WORK TO DO ->
Leave out any pictures and transcribe all other data below exactly.

Records of scene-based questions ->
▬▬▬▬▬▬

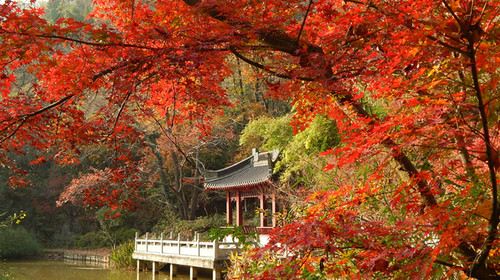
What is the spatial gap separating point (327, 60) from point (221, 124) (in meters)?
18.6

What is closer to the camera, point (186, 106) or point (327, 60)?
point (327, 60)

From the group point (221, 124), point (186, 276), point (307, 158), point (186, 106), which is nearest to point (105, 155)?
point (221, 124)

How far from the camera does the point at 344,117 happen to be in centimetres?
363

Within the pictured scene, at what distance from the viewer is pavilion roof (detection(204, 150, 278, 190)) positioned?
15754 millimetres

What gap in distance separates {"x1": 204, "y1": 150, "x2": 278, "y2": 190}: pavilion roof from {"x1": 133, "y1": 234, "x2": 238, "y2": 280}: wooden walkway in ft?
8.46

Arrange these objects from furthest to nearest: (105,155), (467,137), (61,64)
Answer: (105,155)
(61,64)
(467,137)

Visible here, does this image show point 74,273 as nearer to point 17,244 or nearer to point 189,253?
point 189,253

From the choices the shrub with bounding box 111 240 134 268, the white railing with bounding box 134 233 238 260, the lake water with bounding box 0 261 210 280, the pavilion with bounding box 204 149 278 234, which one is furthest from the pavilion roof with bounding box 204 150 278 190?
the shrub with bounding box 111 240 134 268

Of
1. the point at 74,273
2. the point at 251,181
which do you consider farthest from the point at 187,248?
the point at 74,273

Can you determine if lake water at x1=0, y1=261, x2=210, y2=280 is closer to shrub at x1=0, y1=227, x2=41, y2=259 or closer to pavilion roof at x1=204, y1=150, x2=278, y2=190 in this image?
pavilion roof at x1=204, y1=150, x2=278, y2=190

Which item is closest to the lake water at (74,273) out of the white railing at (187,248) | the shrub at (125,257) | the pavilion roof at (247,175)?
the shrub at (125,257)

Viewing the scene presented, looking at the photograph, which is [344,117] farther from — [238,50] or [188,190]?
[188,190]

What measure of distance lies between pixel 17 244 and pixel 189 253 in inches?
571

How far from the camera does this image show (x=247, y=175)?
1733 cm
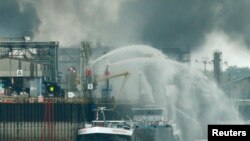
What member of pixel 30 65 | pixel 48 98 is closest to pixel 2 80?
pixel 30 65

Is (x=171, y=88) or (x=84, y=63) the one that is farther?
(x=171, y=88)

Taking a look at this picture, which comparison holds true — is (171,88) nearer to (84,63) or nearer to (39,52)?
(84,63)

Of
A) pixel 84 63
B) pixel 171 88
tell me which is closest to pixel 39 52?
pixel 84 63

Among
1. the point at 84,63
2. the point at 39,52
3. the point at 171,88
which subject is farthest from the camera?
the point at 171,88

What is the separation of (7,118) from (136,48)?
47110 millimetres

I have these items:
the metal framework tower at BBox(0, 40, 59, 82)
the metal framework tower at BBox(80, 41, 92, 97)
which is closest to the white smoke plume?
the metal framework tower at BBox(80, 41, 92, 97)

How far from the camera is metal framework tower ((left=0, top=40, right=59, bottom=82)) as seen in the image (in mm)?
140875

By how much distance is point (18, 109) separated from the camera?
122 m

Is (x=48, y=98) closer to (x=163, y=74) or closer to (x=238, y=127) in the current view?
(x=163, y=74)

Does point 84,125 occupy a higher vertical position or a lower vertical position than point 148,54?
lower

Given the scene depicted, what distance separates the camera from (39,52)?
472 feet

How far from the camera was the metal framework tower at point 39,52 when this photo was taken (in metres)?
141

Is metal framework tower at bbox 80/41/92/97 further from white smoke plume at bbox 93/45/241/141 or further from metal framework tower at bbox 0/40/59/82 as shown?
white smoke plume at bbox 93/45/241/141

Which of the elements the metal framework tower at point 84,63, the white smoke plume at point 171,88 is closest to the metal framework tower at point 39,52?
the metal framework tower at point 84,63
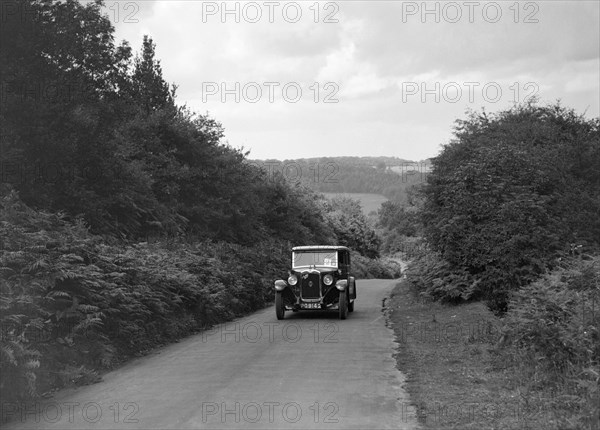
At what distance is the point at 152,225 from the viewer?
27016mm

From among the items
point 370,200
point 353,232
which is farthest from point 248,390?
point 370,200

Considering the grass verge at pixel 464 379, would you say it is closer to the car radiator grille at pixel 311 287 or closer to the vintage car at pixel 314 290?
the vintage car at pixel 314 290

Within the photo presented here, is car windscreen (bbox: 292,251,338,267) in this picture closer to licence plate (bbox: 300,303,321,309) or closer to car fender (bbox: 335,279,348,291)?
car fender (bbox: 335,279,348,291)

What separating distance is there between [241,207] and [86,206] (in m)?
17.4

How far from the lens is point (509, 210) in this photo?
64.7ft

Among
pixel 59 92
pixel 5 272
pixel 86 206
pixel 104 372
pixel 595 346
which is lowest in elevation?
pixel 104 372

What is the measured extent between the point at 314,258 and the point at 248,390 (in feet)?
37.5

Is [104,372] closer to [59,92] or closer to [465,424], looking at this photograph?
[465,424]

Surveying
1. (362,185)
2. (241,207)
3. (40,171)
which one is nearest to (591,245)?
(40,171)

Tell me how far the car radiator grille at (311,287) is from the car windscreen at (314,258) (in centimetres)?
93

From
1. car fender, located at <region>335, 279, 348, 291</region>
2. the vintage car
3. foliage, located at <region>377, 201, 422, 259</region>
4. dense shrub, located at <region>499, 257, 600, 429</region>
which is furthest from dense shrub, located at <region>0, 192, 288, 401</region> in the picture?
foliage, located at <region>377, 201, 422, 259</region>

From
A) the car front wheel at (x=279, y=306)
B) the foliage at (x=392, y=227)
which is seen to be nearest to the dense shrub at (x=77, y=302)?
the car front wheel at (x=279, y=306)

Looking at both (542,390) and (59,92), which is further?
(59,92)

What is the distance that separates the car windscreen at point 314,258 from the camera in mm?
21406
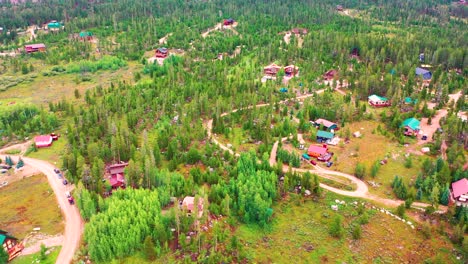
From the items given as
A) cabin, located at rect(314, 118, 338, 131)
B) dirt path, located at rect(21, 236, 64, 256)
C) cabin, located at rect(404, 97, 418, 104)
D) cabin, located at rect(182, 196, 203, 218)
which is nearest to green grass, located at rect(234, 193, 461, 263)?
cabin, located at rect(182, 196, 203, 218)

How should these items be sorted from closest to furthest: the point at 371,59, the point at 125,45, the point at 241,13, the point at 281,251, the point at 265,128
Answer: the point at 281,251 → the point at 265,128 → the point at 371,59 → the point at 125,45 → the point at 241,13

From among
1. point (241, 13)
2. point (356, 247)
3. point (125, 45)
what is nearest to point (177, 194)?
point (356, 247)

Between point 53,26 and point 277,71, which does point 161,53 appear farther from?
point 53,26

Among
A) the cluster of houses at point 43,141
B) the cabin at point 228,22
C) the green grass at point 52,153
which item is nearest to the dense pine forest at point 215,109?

▬▬▬▬▬▬

ANSWER TO THIS TASK ->
What is the spatial gap separating point (327, 60) from point (221, 124) (in meters)?
18.6

What is closer to the camera, point (186, 106) or point (327, 60)?
point (327, 60)

From the group point (221, 124), point (186, 276), point (307, 158), point (186, 106), which is nearest to point (105, 155)?
point (221, 124)

How far from the camera does the point at 344,117 happen to be in centimetres?
363

Within the pictured scene, at what distance from the viewer is pavilion roof (detection(204, 150, 278, 190)) positioned?
15754 millimetres

What gap in distance separates {"x1": 204, "y1": 150, "x2": 278, "y2": 190}: pavilion roof from {"x1": 133, "y1": 234, "x2": 238, "y2": 280}: wooden walkway in ft?
8.46

Arrange these objects from furthest to nearest: (105,155), (467,137), (61,64)
Answer: (105,155)
(61,64)
(467,137)

Visible here, does this image show point 74,273 as nearer to point 17,244 or nearer to point 189,253?
point 189,253

From the choices the shrub with bounding box 111 240 134 268, the white railing with bounding box 134 233 238 260, the lake water with bounding box 0 261 210 280, the pavilion with bounding box 204 149 278 234, which one is furthest from the pavilion roof with bounding box 204 150 278 190?
the shrub with bounding box 111 240 134 268

Of
1. the point at 74,273
2. the point at 251,181
which do you consider farthest from the point at 187,248?
the point at 74,273

Can you determine if lake water at x1=0, y1=261, x2=210, y2=280 is closer to shrub at x1=0, y1=227, x2=41, y2=259 or closer to pavilion roof at x1=204, y1=150, x2=278, y2=190 in this image?
pavilion roof at x1=204, y1=150, x2=278, y2=190

Which item is closest to the lake water at (74,273) out of the white railing at (187,248) | the shrub at (125,257) | the pavilion roof at (247,175)?
the shrub at (125,257)

Viewing the scene presented, looking at the photograph, which is [344,117] farther from — [238,50] or [188,190]?
[188,190]

What measure of distance lies between pixel 17 244 and pixel 189 253 in inches?
571

How far from the camera does this image show (x=247, y=175)?
1733 cm
What member of pixel 30 65 | pixel 48 98 is closest to pixel 2 80?
pixel 30 65

Is (x=171, y=88) or (x=84, y=63) the one that is farther?
(x=171, y=88)

Taking a look at this picture, which comparison holds true — is (171,88) nearer to (84,63) or nearer to (39,52)?
(84,63)

Of
A) pixel 84 63
B) pixel 171 88
tell me which is closest to pixel 39 52?
pixel 84 63

Among
1. the point at 84,63
2. the point at 39,52
3. the point at 171,88
which subject is farthest from the camera?
the point at 171,88

What is the separation of (7,118) from (136,48)?
47110 millimetres

I have these items:
the metal framework tower at BBox(0, 40, 59, 82)
the metal framework tower at BBox(80, 41, 92, 97)
which is closest to the white smoke plume?
the metal framework tower at BBox(80, 41, 92, 97)

How far from the camera is metal framework tower ((left=0, top=40, right=59, bottom=82)) as seen in the image (in mm)?
140875

By how much distance is point (18, 109) separated from the camera?
122 m

Is (x=48, y=98) closer to (x=163, y=74) or closer to (x=238, y=127) in the current view?
(x=163, y=74)

Does point 84,125 occupy a higher vertical position or a lower vertical position than point 148,54?
lower

Given the scene depicted, what distance separates the camera from (39,52)?
472 feet

How far from the camera was the metal framework tower at point 39,52 when this photo was taken (in metres)?
141

Is metal framework tower at bbox 80/41/92/97 further from white smoke plume at bbox 93/45/241/141 or further from metal framework tower at bbox 0/40/59/82 as shown?
white smoke plume at bbox 93/45/241/141

Which of the elements the metal framework tower at point 84,63, the white smoke plume at point 171,88 is closest to the metal framework tower at point 39,52?
the metal framework tower at point 84,63
At what distance is the point at 152,225 from the viewer?
27016mm

From among the items
point 370,200
point 353,232
which is farthest from point 248,390?
point 370,200

Considering the grass verge at pixel 464 379, would you say it is closer to the car radiator grille at pixel 311 287 or closer to the vintage car at pixel 314 290?
the vintage car at pixel 314 290

Within the photo presented here, is car windscreen (bbox: 292,251,338,267) in this picture closer to licence plate (bbox: 300,303,321,309) or closer to car fender (bbox: 335,279,348,291)?
car fender (bbox: 335,279,348,291)

What separating distance is there between [241,207] and [86,206] (in m)?
17.4

How far from the lens is point (509, 210) in this photo?
64.7ft

Among
pixel 59 92
pixel 5 272
pixel 86 206
pixel 104 372
pixel 595 346
which is lowest in elevation?
pixel 104 372

What is the measured extent between the point at 314,258 and the point at 248,390 (in feet)?
37.5

Is [104,372] closer to [59,92] or closer to [465,424], looking at this photograph?
[465,424]

Surveying
1. (362,185)
2. (241,207)
3. (40,171)
which one is nearest to (591,245)?
(40,171)

Tell me how far the car radiator grille at (311,287) is from the car windscreen at (314,258) (in centimetres)?
93

From
1. car fender, located at <region>335, 279, 348, 291</region>
2. the vintage car
3. foliage, located at <region>377, 201, 422, 259</region>
4. dense shrub, located at <region>499, 257, 600, 429</region>
which is furthest from dense shrub, located at <region>0, 192, 288, 401</region> in the picture?
foliage, located at <region>377, 201, 422, 259</region>

From
A) the car front wheel at (x=279, y=306)
B) the foliage at (x=392, y=227)
which is seen to be nearest to the dense shrub at (x=77, y=302)?
the car front wheel at (x=279, y=306)

Looking at both (542,390) and (59,92), which is further?
(59,92)

What is the distance that separates the car windscreen at point 314,258 from the camera in mm?
21406
From the items given as
A) cabin, located at rect(314, 118, 338, 131)
B) dirt path, located at rect(21, 236, 64, 256)
C) cabin, located at rect(404, 97, 418, 104)
D) cabin, located at rect(182, 196, 203, 218)
which is nearest to green grass, located at rect(234, 193, 461, 263)?
cabin, located at rect(182, 196, 203, 218)

How should these items be sorted from closest to furthest: the point at 371,59, the point at 125,45, the point at 241,13, the point at 281,251, the point at 265,128
Answer: the point at 281,251 → the point at 265,128 → the point at 371,59 → the point at 125,45 → the point at 241,13

From among
1. point (241, 13)
2. point (356, 247)
3. point (125, 45)
what is nearest to point (177, 194)?
point (356, 247)

Between point 53,26 and point 277,71, which does point 161,53 appear farther from?
point 53,26

Among
A) the cluster of houses at point 43,141
B) the cabin at point 228,22
C) the green grass at point 52,153
which item is nearest to the dense pine forest at point 215,109?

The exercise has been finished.